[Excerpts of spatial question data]
..........
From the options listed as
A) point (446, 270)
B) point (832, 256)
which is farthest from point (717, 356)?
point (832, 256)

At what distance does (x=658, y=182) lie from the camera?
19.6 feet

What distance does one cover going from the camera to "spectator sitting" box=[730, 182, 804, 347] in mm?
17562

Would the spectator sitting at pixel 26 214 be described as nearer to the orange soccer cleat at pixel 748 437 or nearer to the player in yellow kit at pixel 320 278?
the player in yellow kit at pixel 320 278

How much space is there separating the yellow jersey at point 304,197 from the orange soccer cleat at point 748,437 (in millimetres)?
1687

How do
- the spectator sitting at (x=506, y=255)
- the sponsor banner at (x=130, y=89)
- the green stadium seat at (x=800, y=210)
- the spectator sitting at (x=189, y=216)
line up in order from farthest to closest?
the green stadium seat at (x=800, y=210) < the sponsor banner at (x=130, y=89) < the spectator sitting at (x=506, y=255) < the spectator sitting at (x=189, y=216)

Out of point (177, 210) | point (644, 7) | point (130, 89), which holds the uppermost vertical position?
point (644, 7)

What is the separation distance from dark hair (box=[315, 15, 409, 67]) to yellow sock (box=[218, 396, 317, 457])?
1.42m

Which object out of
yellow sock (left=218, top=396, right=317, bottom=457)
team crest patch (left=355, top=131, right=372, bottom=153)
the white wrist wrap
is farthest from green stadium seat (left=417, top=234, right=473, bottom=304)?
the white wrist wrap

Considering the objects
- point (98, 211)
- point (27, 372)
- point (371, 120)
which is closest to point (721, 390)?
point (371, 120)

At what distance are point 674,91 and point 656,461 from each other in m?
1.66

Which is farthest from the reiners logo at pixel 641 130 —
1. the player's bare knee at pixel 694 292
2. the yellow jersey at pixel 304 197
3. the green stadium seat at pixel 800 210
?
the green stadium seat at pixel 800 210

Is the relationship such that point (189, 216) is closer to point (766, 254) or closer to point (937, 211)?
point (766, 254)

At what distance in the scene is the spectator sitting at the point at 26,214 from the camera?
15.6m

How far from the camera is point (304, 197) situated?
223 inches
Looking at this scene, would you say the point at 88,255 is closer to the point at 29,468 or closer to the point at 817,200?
..........
__Written instruction__.
Rewrite all of the lines above so that every "orange soccer cleat" becomes "orange football boot", with nothing else altered.

__Answer to the problem__.
From the options listed as
A) point (446, 270)
B) point (832, 256)
which is farthest from point (717, 356)?
point (832, 256)

At what distance does (x=658, y=182) lie from the camera?
19.6 feet

What distance does one cover going from the camera to "spectator sitting" box=[730, 182, 804, 347] in mm?
17562

Would the spectator sitting at pixel 26 214 be described as nearer to the orange football boot at pixel 748 437 or nearer to the player in yellow kit at pixel 320 278?
the player in yellow kit at pixel 320 278

How much space is there separating the yellow jersey at point 304,197 from the orange football boot at point 748,437 (in millimetres)?
1687

How do
- the spectator sitting at (x=506, y=255)
- the sponsor banner at (x=130, y=89)
- the green stadium seat at (x=800, y=210)
- the spectator sitting at (x=189, y=216)
line up in order from farthest to closest?
the green stadium seat at (x=800, y=210) < the sponsor banner at (x=130, y=89) < the spectator sitting at (x=506, y=255) < the spectator sitting at (x=189, y=216)

Out of point (177, 210) | point (644, 7) | point (130, 89), which holds the uppermost vertical position?
point (644, 7)

What is the separation distance from dark hair (box=[315, 15, 409, 67]) to yellow sock (box=[218, 396, 317, 457])?
1.42m

Which object out of
yellow sock (left=218, top=396, right=317, bottom=457)
team crest patch (left=355, top=131, right=372, bottom=153)
the white wrist wrap
is farthest from green stadium seat (left=417, top=234, right=473, bottom=304)?
the white wrist wrap

Considering the objects
- point (98, 211)
- point (27, 372)
- point (371, 120)
which is closest to point (721, 390)?
point (371, 120)

At what distance are point 674,91 and point 656,461 from each other in m?
1.66

Which is farthest from the reiners logo at pixel 641 130 —
1. the player's bare knee at pixel 694 292
2. the yellow jersey at pixel 304 197
3. the green stadium seat at pixel 800 210
?
the green stadium seat at pixel 800 210

Is the relationship such that point (189, 216) is closer to point (766, 254) or closer to point (937, 211)?
point (766, 254)

At what distance in the scene is the spectator sitting at the point at 26,214 from the camera?
15.6m

How far from the camera is point (304, 197) situated?
223 inches
Looking at this scene, would you say the point at 88,255 is closer to the point at 29,468 or closer to the point at 817,200?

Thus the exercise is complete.